Hermann von Salza - der vergessene Thüringer ?


Kurzvortrag auf dem 17. Tag der Thüringischen Landesgeschichte am 25. September 2010 in Hohenleuben "Reußischer Hof" Eine Veranstaltung der Historischen Kommission für Thüringen und dem Verein für Thüringische Geschichte.
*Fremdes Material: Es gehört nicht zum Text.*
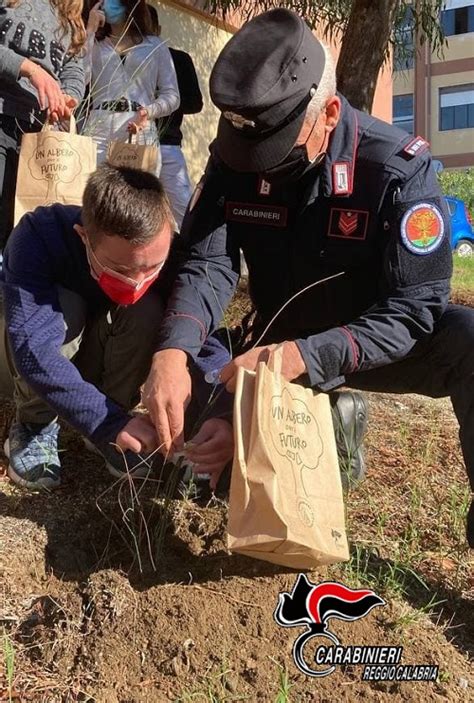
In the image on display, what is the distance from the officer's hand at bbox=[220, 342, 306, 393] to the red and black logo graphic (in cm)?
48

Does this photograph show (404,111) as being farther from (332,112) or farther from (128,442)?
(128,442)

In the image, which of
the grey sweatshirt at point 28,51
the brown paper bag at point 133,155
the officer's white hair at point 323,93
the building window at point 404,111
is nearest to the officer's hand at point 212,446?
the officer's white hair at point 323,93

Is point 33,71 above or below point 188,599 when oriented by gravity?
above

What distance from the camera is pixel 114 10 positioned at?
3.53 m

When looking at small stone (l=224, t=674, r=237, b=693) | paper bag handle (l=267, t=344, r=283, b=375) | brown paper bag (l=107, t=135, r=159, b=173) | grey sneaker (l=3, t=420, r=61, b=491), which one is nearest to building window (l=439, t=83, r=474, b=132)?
brown paper bag (l=107, t=135, r=159, b=173)

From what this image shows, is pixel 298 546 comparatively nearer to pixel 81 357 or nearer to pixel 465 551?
pixel 465 551

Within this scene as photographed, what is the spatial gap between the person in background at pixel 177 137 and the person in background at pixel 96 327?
4.63 ft

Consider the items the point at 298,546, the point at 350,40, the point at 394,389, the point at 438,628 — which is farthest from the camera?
the point at 350,40

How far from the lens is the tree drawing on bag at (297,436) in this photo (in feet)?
5.17

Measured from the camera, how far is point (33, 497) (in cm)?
220

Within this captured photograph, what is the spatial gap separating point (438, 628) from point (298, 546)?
49 cm

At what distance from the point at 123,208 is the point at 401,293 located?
2.37ft

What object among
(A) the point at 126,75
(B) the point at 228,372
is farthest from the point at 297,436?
(A) the point at 126,75

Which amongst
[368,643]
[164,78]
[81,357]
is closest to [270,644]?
[368,643]
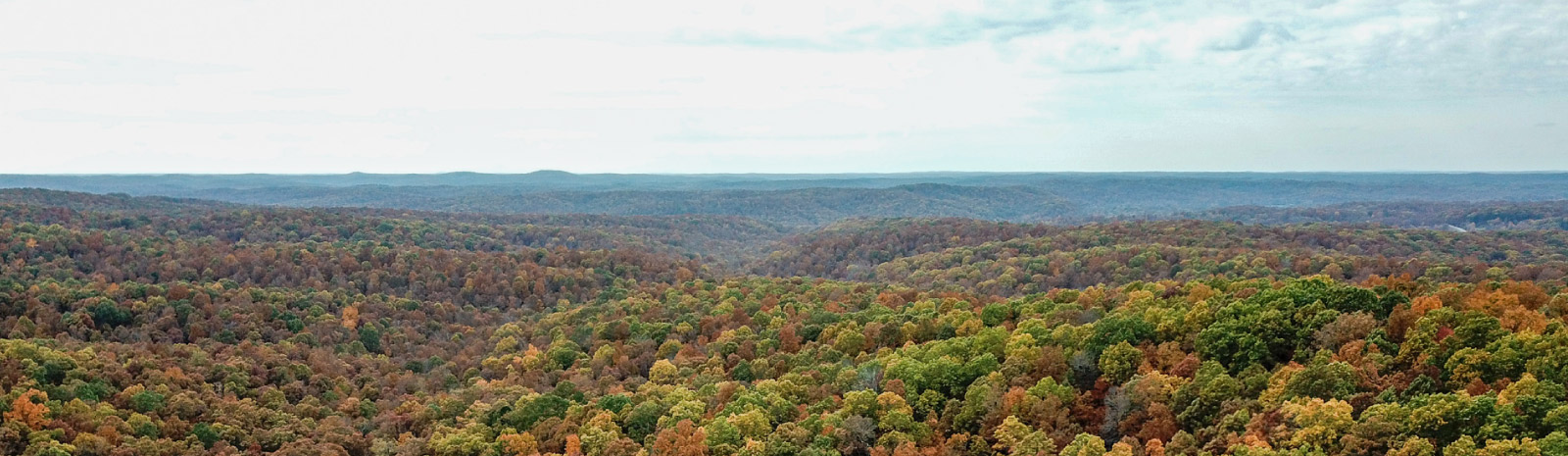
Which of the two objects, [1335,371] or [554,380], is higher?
[1335,371]

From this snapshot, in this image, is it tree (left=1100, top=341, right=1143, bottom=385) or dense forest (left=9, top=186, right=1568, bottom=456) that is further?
tree (left=1100, top=341, right=1143, bottom=385)

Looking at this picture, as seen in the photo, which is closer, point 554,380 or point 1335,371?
point 1335,371

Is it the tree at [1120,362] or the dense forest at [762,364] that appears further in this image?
the tree at [1120,362]

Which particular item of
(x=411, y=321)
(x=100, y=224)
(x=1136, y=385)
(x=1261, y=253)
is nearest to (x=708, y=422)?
(x=1136, y=385)

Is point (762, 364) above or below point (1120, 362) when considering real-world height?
below

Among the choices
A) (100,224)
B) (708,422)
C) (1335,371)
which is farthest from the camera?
(100,224)

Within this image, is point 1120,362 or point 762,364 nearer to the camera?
point 1120,362

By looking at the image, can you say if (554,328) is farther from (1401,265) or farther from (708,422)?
(1401,265)

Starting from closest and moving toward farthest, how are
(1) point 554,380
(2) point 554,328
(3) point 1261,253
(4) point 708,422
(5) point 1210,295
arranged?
(4) point 708,422, (5) point 1210,295, (1) point 554,380, (2) point 554,328, (3) point 1261,253
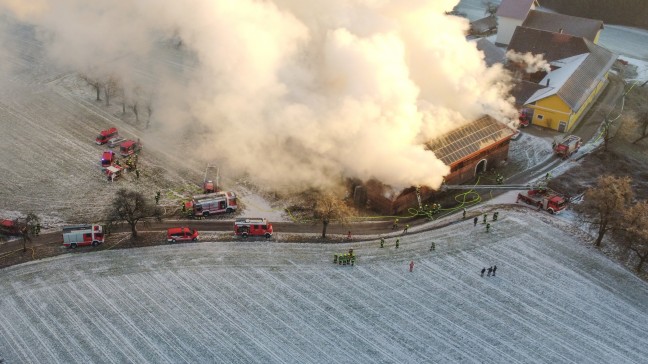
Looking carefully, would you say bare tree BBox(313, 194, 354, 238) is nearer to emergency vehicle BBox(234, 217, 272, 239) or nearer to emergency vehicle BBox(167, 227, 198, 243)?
emergency vehicle BBox(234, 217, 272, 239)

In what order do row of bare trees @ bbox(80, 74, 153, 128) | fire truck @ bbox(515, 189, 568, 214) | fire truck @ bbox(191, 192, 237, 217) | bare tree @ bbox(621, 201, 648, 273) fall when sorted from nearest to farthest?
bare tree @ bbox(621, 201, 648, 273) < fire truck @ bbox(191, 192, 237, 217) < fire truck @ bbox(515, 189, 568, 214) < row of bare trees @ bbox(80, 74, 153, 128)

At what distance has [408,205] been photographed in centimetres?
4434

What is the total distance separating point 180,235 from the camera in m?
38.9

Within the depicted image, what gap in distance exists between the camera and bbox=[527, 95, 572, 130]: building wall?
188ft

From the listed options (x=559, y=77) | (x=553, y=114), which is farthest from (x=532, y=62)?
(x=553, y=114)

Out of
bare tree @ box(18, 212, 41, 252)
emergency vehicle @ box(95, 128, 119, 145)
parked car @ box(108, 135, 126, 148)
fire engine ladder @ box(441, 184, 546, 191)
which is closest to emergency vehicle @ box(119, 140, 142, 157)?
parked car @ box(108, 135, 126, 148)

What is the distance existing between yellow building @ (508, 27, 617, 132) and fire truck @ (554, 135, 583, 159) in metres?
3.99

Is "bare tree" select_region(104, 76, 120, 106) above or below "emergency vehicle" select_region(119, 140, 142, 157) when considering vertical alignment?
above

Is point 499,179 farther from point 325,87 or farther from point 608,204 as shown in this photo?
point 325,87

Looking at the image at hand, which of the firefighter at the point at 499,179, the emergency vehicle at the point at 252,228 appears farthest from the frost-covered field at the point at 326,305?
the firefighter at the point at 499,179

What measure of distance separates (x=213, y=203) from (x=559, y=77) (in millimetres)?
38294

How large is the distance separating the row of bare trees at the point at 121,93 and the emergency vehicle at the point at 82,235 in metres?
20.5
Im Sommer dieses Jahres las ich in der TA, dass die Thüringische Landtagsabgeordnete Frau Annette Lehmann (CDU) eine Reise nach Israel organisiert. Nachdem ich ihre vorgesehene Reiseroute kannte, habe ich der Frau Lehmann eine kurze Darstellung aus dem Leben Hermanns von Salza übergeben und ein Itinerar des Hochmeisters über seine Pilgerreise im Jahr 1212, das viele Orte enthält, die während dieser Reise besucht werden sollen. Ich bin der Meinung, gerade wir Thüringer sollten wissen, dass das heutige Israel in einem großen Zusammenhang mit der mittelalterlichen Geschichte Thüringens steht. Denn die Landgrafen Ludwig III. und Hermann I. waren im 12. Jahrhundert auf dem Kreuzzug in Palästina. Ludwig IV. war unglücklicherweise bei Beginn seiner Überfahrt zum Kreuzzug am 11. September 1227 noch in Italien verstorben. Ich habe für diesen Vortrag die Überschrift über dem Kurzbericht für die Landtagsabgeordnete mit Bedacht gewählt - Hermann von Salza, der vergessene Thüringer. Muss ich doch immer wieder feststellen, dass die Leistungen des Thüringers Hermann von Salza heutzutage kaum noch bekannt sind, geschweige entsprechend gewürdigt werden, selbst vom heutigen Deutschen Orden nicht.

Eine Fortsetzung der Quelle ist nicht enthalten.